C’est sur ce dernier raisonnement, soit en écartant l’application des seules dispositions nationales non conformes au droit européen, que la Cour de cassation a rendu les deux décisions suivantes, par revirement, le 13 septembre 2023 :
– Absence pour maladie non professionnelle (Pourvoi 22-17340 Société Transdev)
La Cour a jugé que le salarié en arrêt pour maladie non professionnelle pouvait prétendre à ses droits à congés payés au titre de cette période en écartant l’application de l’article L 3141-3 du Code du travail en ce qu’il les subordonne à l’exécution d’un travail effectif.
– Absence pour AT/MP (Pourvoi 22-17638 Société Transports Daniel Meyer)
La Cour a jugé que le salarié en arrêt pour AT/MP pouvait également prétendre à ses droits à congés payés au titre de l’intégralité de cette période en écartant l’application de l’article L 3141-5 du Code du travail sur la limitation à un an de l’assimilation de ladite période à du travail effectif.
Quelles règles ont été retenues par deux autres arrêts du 13 septembre 2023 ?
Toujours à la lumière du droit européen, la Cour de cassation a précisé les points suivants concernant l’indemnité compensatrice de congés payés pour les congés non pris :
– Délai de prescription (Pourvoi 22-10529 Institut national des formations notariales)

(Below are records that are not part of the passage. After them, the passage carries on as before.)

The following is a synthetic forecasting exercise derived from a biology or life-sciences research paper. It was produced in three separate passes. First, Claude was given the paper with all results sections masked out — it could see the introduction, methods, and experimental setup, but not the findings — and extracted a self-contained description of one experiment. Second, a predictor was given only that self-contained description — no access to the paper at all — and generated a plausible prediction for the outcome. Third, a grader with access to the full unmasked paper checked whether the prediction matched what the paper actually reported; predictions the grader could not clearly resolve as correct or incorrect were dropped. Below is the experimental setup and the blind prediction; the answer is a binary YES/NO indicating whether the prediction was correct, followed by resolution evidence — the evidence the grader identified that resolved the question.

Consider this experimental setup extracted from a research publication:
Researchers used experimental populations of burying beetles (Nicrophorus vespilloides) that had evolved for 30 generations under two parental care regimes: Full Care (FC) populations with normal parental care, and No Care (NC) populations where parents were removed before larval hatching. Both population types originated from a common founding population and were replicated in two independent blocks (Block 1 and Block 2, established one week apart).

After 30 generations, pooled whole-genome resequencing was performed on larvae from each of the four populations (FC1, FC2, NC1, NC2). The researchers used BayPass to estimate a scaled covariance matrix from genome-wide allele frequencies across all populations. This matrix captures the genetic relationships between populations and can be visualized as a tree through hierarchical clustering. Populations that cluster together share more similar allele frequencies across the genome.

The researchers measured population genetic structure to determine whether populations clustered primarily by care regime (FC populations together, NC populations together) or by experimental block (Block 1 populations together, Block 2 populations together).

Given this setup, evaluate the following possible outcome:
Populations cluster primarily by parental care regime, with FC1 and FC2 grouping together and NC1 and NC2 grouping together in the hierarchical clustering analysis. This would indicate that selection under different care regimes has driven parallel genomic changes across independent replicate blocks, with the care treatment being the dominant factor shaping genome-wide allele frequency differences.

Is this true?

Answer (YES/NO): NO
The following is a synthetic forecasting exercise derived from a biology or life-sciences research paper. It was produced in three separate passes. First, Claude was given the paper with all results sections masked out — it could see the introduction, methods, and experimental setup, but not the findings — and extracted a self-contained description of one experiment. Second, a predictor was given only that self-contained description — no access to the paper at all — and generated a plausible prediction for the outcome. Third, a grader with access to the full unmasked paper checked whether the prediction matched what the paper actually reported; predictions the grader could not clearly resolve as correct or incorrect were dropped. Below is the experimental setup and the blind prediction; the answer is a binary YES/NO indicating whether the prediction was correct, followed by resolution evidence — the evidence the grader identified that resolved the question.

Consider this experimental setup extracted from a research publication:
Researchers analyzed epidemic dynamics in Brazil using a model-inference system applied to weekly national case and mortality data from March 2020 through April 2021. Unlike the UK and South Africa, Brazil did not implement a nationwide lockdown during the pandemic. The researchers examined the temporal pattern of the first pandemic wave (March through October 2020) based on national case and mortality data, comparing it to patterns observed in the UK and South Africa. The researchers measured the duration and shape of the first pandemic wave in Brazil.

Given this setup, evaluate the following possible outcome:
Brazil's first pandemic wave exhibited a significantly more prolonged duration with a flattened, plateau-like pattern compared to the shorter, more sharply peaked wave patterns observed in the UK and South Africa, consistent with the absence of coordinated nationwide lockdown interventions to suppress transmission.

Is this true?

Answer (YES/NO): YES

Le délai de prescription(*) de l’indemnité de congé payé ne peut commencer à courir, à la fin de la période de référence, que si l’employeur a pris les mesures nécessaires pour permettre au salarié d’exercer effectivement son droit à congé payé.
(*) Délai de prescription actuellement en vigueur : 3 ans.
– Congé parental (Pourvoi 22-14043 Société CGR, exerçant sous l’enseigne Batteries 73)
Lorsque le salarié s’est trouvé dans l’impossibilité de prendre ses congés payés annuels au cours de l’année de référence en raison de l’exercice de son droit au congé parental, les congés payés acquis à la date du début du congé parental doivent être reportés après la date de reprise du travail. Il est donc en droit de bénéficier de l’indemnité compensatrice des congés payés non pris du fait de son congé parental.
Quelle suite a été donnée à ces arrêts ?
Compte tenu des conséquences induites par les décisions prises et notamment, les possibles demandes de rappel d’indemnité de congés payés formulées par des salariés et anciens salariés, il est attendu que les pouvoirs publics se saisissent, enfin, de ces questions pour au moins limiter l’impact de cette jurisprudence.
Pour l’heure, à notre connaissance, le Gouvernement a constitué un groupe de travail pour y réfléchir.
Il serait opportun, également, que les partenaires sociaux organisent une négociation interprofessionnelle sur ces sujets toujours dans l’optique de réduire la portée des décisions jurisprudentielles.
Nous reviendrons vers vous ultérieurement quant à la mise en application de ces changements.